Markekohut markekohut at yahoo.com
Mon Oct 8 20:42:21 CDT 2012


I REMEMBER this in my bones.....It helped moved me to believe in talking about literature
" in our actual lives".   

Yes. 

Sent from my iPad

On Oct 8, 2012, at 9:15 PM, Prashant Kumar <siva.prashant.kumar at gmail.com> wrote:

> "...[b]ehind these questions lies the belief that literary criticism, particularly in its present cohabitation with the academic, is no longer a ver interesting or responsible exercise. Too much of it exhibits the complacencies of academic or journalistic values and habits of statement developed in the nineteenth century. Books about books and that flourishing though more recent genre, books about literary criticism (a threefold remove), will no doubt continue to pour out in great numbers. But it is becoming clear that most of them are a kind of initiate sport, that they have very little to say to those who would ask what coexistence is possible between humanism, between the idea of literate communication, and the present shapes of history.
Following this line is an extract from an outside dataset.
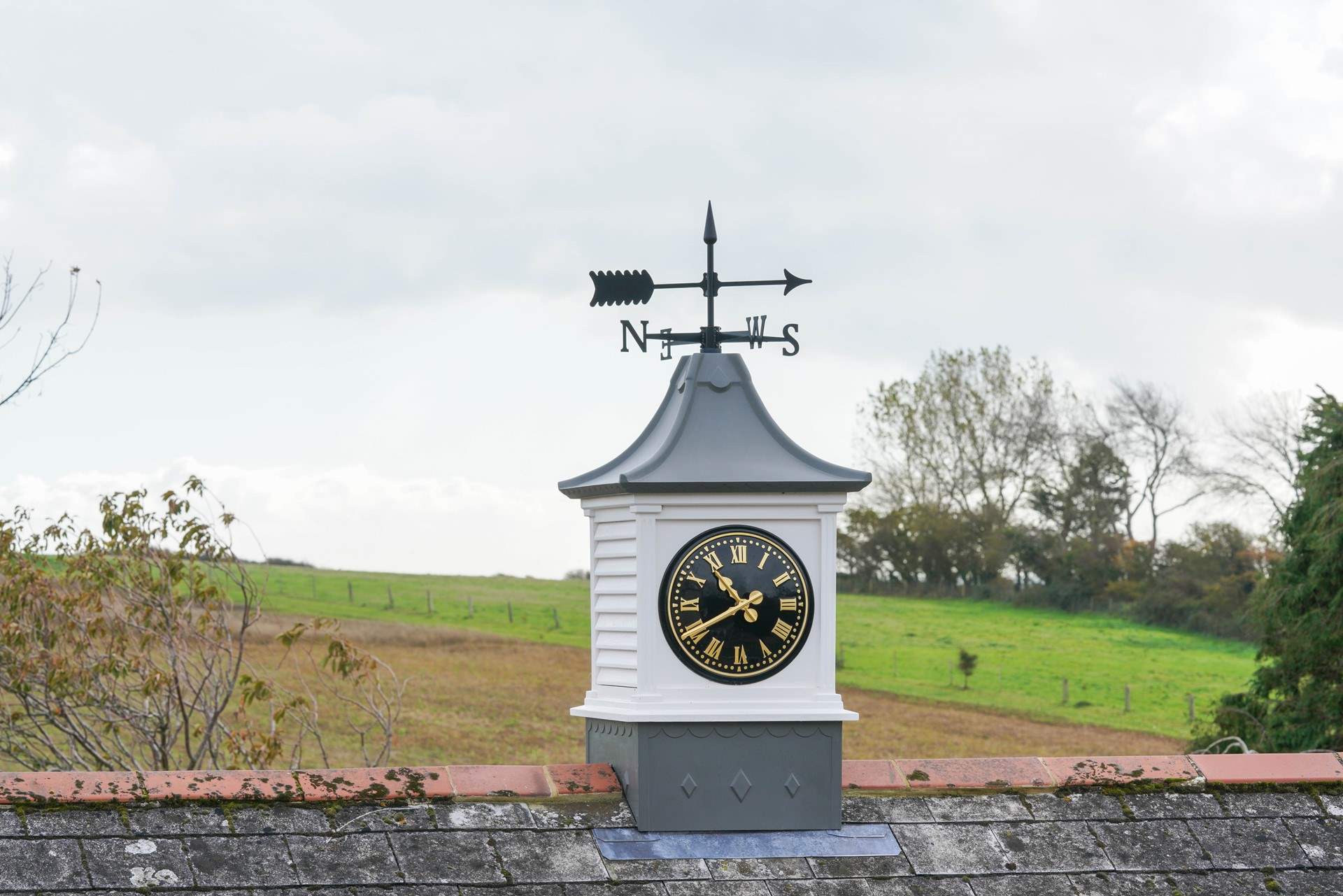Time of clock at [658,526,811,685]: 10:40
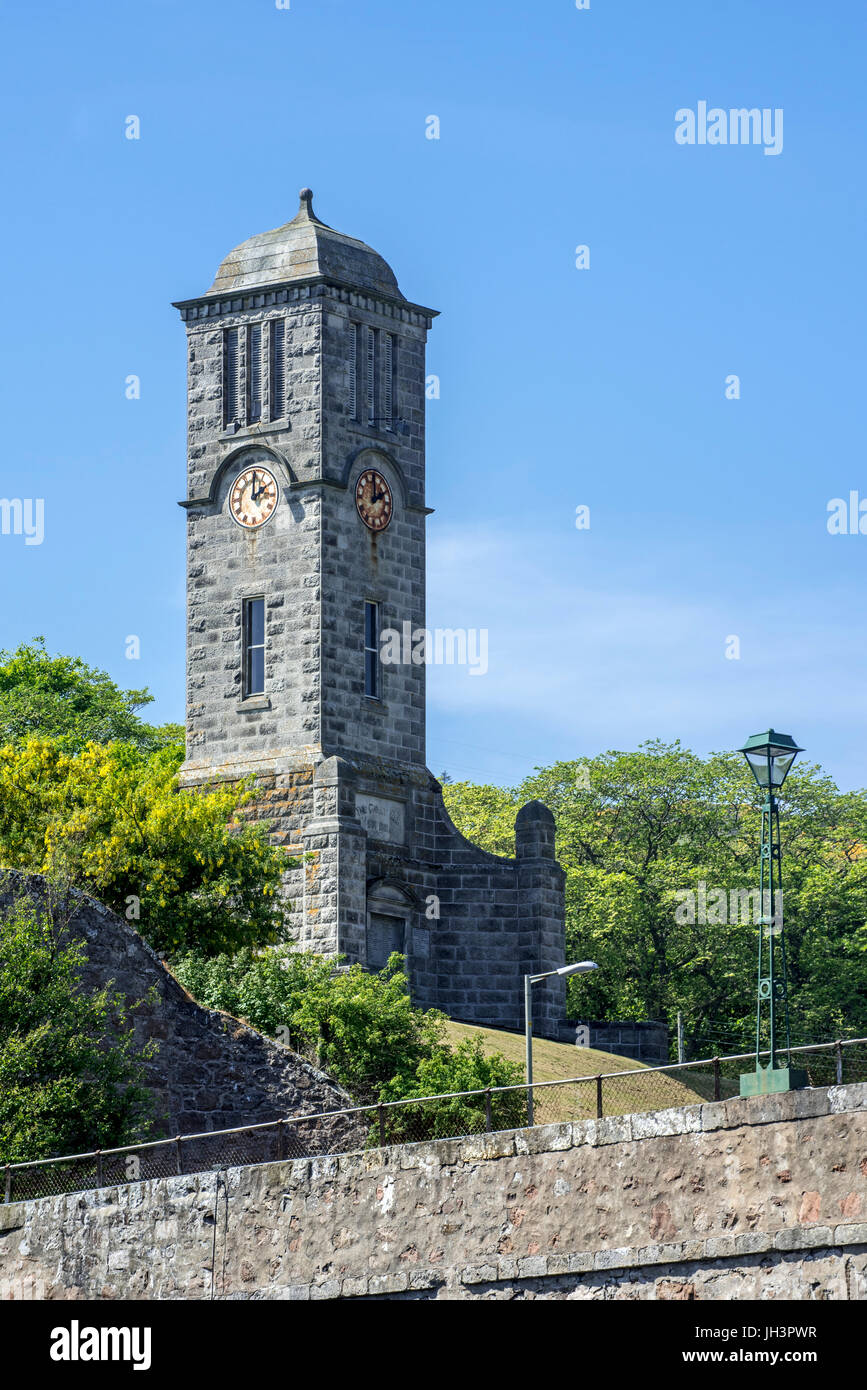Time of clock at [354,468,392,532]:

The gap between the academic, belletristic treatment of literature and the
> possible meanings or subversions of literature in our actual lives has rarely been wider since Kierkegaard first pointed to its ironic breadth."
> 
> Preface to "Language and Silence" (1966)
> 
> Steiner seems to me to be reeling from the war, casting for meaning in the wake of knowledge of what is possible; I see him as reactionary, in the literal sense. Though he himself is in the category threefold removed. 
> 
> So, my question, wherefore the critic?